Now that we had an orchard we had to figure out a way to water the trees. Since we are striving to be as sustainable as possible, we decided to collect rainwater during the fall and winter and store it in large water storage tanks for spring and summer irrigation. The metal roof of the tool shed was an ideal rainwater collector, all we needed to install were the rain gutters and a large storage tank. The gutters were the easy part. We bought everything at our local box store and installed them, including the leaf guards, in one weekend.
The hard part was constructing a pad for the water storage tank. We knew we wanted to put it behind the tool shed, which meant digging a level area large enough and deep enough for the tank to sit below the level of the gutters. This was necessary to ensure gravity flow of the rainwater from the metal roof top, into the gutters, then the down-spouts and into the top of the water storage tank.Once we had the area dug to our satisfaction (and to the specifications of width and height listed for the tank we wanted to buy), we framed up an area large enough to hold the tank, along with three sides to hold the dirt away from the tank, and poured concrete in three separate pours. After the concrete was poured Ray installed landscaping timbers as retaining walls on the two sides exactly the same way he did when we built the spot for the trailer (see here). We used concrete blocks for the back wall simply because this was the wall that would have to hold back most of the dirt.
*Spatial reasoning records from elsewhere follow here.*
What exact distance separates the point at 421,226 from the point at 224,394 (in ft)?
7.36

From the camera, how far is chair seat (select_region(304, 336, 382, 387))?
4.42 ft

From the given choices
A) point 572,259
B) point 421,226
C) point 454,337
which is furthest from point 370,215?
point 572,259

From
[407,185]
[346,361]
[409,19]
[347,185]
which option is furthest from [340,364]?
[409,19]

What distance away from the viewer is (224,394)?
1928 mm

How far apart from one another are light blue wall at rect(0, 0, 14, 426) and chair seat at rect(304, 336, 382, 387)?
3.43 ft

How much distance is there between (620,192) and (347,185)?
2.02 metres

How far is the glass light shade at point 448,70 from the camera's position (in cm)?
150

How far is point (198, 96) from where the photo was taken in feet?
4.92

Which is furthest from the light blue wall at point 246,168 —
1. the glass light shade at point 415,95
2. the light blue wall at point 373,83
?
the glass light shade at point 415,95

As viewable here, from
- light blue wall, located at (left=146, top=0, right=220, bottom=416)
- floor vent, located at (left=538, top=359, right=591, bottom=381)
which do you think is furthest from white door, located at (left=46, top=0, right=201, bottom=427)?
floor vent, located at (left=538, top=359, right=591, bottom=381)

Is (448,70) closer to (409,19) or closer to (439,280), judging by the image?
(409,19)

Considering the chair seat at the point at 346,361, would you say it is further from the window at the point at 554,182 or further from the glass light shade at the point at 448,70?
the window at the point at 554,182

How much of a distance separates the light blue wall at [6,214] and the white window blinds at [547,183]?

Once the pad was completed we bought an 1,100 gallon water storage tank at an irrigation supply store. Thank goodness this tank size fit exactly into the back of our F-150 pick-up truck, so we were able to haul it up to the property without much trouble and without having to pay a delivery fee. We had tied the whole thing down pretty securely in the back of the truck and while we were driving down the highway those ropes and tie-downs were singing to us in the wind! It was a happy song as they resonated, thrunged and whistled all the way up to our future homestead, and Ray and I laughed almost the whole way.
- Pouring a Concrete Pad After we dug away what seemed like a mountainside (just kidding) we framed out an area just a little larger than the tank (we checked the specs first!) and began to pour a concrete pad upon which the tank would sit.
- Retaining Wall We had to start building the retaining wall on this side ASAP because a rainstorm made the hillside a bit unstable and we were getting a lot of mud on the concrete. Ray built this retaining wall the same way he build the retaining wall for the trailer site.
- Concrete Blocks We decided to place concrete blocks along the back side of the wall because this wall would have to bear the weight of snow and mud, keeping it away from the tank area. We placed rebar in the concrete pad which extended up both courses of concrete blocks, just to ensure those blocks don't break free or slide. Once the blocks were set we filled them with concrete.
- The Second Retaining Wall Getting ready to install the second retaining wall.
- Done All done and ready for the water storage tank!
- Bringing in the Tank Luckily, this 1,100 gallon water storage tank fit almost exactly into the back of our F150 pick-up! With numerous tie-downs, lots of rope and some come-alongs, we were able to haul it up ourselves and avoided the delivery fee.
- Ready for Rain The tank fit perfectly! Now all we needed was some rain!
Once the tank was placed in it’s new home and everything was set up, it only took a few rainstorms to fill up the entire tank! In fact, after a month we had to remove the down-spouts and put the lid on the tank as it was completely full and gushing over! It was very obvious that after this tank was full, we needed another tank!